Vrijdag 20 maart ENERGIEK
Tennis is mijn sport. Ik besteed er wekelijks behoorlijk wat uren aan. Binnenkort zou het buitenseizoen weer beginnen, maar uiteraard gaat ook dat feestje voorlopig niet door. Om fit te zijn op de tennisbaan doe ik wekelijks thuis ook een rondje aerobics-achtige oefeningen. Bij gebrek aan tennis wil ik dat nu vier keer per week gaan doen maar dat wordt wel saai. Dus doe ik online mee met een kickboks-training. Goh, dat was leuk maar ook heel zwaar. Wel het meest geschikt waarschijnlijk om een beetje “tennisconditie” bij te houden. Moe maar voldaan en met nieuwe energie begin ik de rest van de dag. Ik heb een bordspel ontwikkeld dat speciaal bedoeld is om met meerdere generaties of culturen je persoonlijk verhalen te delen. De prototypes zijn vorige week binnen gekomen en het plan was om die verder te gaan testen in buurt- en bejaardentehuis. Daar kan geen sprake van zijn onder deze omstandigheden en dus besluit ik een oproep op facebook te zetten: als je toch thuis zit met je pubers, dan kun je me helpen door mijn spel te testen. Gedurende de dag krijg ik meer dan genoeg enthousiaste reacties en ’s middags breng ik de spellen langs bij de gegadigden. Bovendien krijg ik heel positieve feedback op een tekst die ik gister voor een ondernemer schreef.
’s Avonds zie ik dat het Reinier de Graaf Gasthuis in Delft een eigen naaiatelier is begonnen dat mondkapjes naait van materiaal dat normaliter gebruikt wordt voor filters in stofzuigers. Deze mondkapjes zijn te gebruiken door zorgpersoneel. Zulke mondkapjes wil ik ook wel maken. Sterker nog, ik zou in deze omgeving wel een atelier op willen zetten. Met het voornemen om daar morgen energie in te steken stap ik deze avond toch wat hoopvoller en energieker in bed. Misschien gaat alles toch weer stromen….
Zaterdag 21 maart OPTIMISME
Onze oudste dochter uit Delft komt dit weekend naar huis. Ze twijfelde wel, want stel nou dat ze het virus zou hebben en ons zou aansteken? Ik stelde haar gerust: “joh, we weten het niet, misschien zijn wij wel besmet en steken we jou aan. Als je wil kom je gewoon, Corona of niet, thuis ben je welkom!” Als ze er is praten we bij. Ze vertelt over de afspraken die ze met elkaar hebben gemaakt in het studentenhuis waar ze woont. Ik ben onder de indruk, ze gaan niet lichtvaardig met situatie om en voelen zich verantwoordelijk voor elkaar. En ze houden een dagboek bij over deze bizarre tijd, met daarin hun activiteiten, grappen, grollen en serieuze gesprekken.
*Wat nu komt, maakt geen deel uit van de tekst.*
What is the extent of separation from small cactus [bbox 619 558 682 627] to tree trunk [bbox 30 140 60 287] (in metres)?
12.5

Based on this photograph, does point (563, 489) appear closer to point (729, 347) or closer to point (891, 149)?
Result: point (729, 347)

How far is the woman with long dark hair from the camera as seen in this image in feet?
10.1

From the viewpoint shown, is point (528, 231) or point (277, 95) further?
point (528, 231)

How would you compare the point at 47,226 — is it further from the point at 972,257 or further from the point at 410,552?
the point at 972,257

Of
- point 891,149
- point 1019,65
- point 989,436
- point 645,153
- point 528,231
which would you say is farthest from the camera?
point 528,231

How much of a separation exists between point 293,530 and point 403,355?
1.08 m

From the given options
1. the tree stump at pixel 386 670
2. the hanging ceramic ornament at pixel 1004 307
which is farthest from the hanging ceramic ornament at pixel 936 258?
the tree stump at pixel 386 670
Ongetwijfeld voorzien van illustraties. Als ik zeg dat ik ook een aanzet heb gemaakt voor een dagboek spoort ze me aan: “Ja mam, dát moet je doen! Jij ziet altijd weer heel andere dingen en dat is interessant!”
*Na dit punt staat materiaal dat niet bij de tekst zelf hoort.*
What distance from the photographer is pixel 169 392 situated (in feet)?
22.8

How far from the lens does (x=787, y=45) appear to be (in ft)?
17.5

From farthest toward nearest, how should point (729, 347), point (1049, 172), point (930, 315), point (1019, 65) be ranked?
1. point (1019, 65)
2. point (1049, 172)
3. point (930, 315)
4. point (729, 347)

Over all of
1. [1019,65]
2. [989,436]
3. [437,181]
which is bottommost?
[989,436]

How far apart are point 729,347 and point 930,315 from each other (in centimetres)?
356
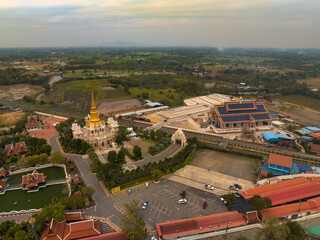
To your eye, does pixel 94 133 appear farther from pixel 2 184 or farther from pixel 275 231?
pixel 275 231

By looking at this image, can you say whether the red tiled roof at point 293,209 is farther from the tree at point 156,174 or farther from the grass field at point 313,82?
the grass field at point 313,82

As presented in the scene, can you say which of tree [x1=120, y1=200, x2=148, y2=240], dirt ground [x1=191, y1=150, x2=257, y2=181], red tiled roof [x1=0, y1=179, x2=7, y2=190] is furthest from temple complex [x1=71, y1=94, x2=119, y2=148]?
→ tree [x1=120, y1=200, x2=148, y2=240]

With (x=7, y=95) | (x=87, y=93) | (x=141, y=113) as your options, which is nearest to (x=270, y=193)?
(x=141, y=113)

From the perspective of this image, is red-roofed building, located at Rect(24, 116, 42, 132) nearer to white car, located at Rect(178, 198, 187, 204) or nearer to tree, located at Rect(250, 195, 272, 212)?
white car, located at Rect(178, 198, 187, 204)

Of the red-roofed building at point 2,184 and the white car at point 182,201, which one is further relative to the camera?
the red-roofed building at point 2,184

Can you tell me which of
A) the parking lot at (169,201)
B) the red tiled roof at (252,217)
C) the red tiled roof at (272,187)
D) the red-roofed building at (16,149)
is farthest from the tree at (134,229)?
the red-roofed building at (16,149)

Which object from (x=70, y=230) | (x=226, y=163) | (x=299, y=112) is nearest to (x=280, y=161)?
(x=226, y=163)

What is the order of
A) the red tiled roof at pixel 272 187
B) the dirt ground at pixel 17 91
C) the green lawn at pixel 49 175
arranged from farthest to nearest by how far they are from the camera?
the dirt ground at pixel 17 91, the green lawn at pixel 49 175, the red tiled roof at pixel 272 187
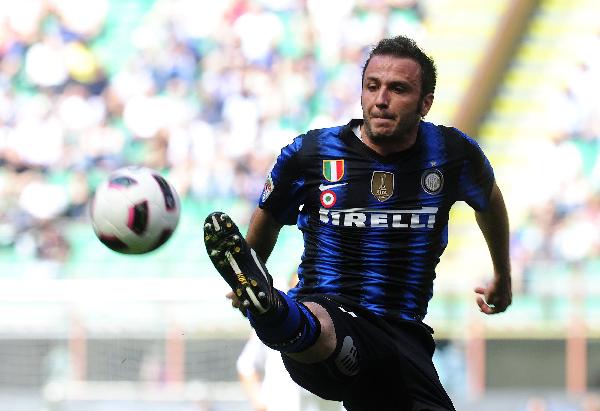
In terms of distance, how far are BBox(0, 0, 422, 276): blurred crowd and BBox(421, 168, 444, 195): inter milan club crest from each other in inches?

Ze vertelt ook over haar studie en laat haar laatste project zien. Ook daarvan ben ik onder de indruk. Ik ben openlijk jaloers op de studie die ze doet: Industrial Design. Wat komen daar veel dingen die ik interessant en leuk vind in samen! Het idee dat er een hele nieuwe generatie aankomt van “Delfterikken” die de wereld een stukje mooier en beter willen maken stemt mij optimistisch. Zo was ook weer in het nieuws dat TU-Delft studenten bezig zijn met het maken van een goedkoop beademingsapparaat. Mooi toch?
Ik bel met het Reinier de Graaf Gasthuis om mijn hulp aan te bieden. Ik krijg een emailadres door, stel mijn aanbod op schrift en druk op send.
’s Avonds koken we gezamenlijk en doen een spel.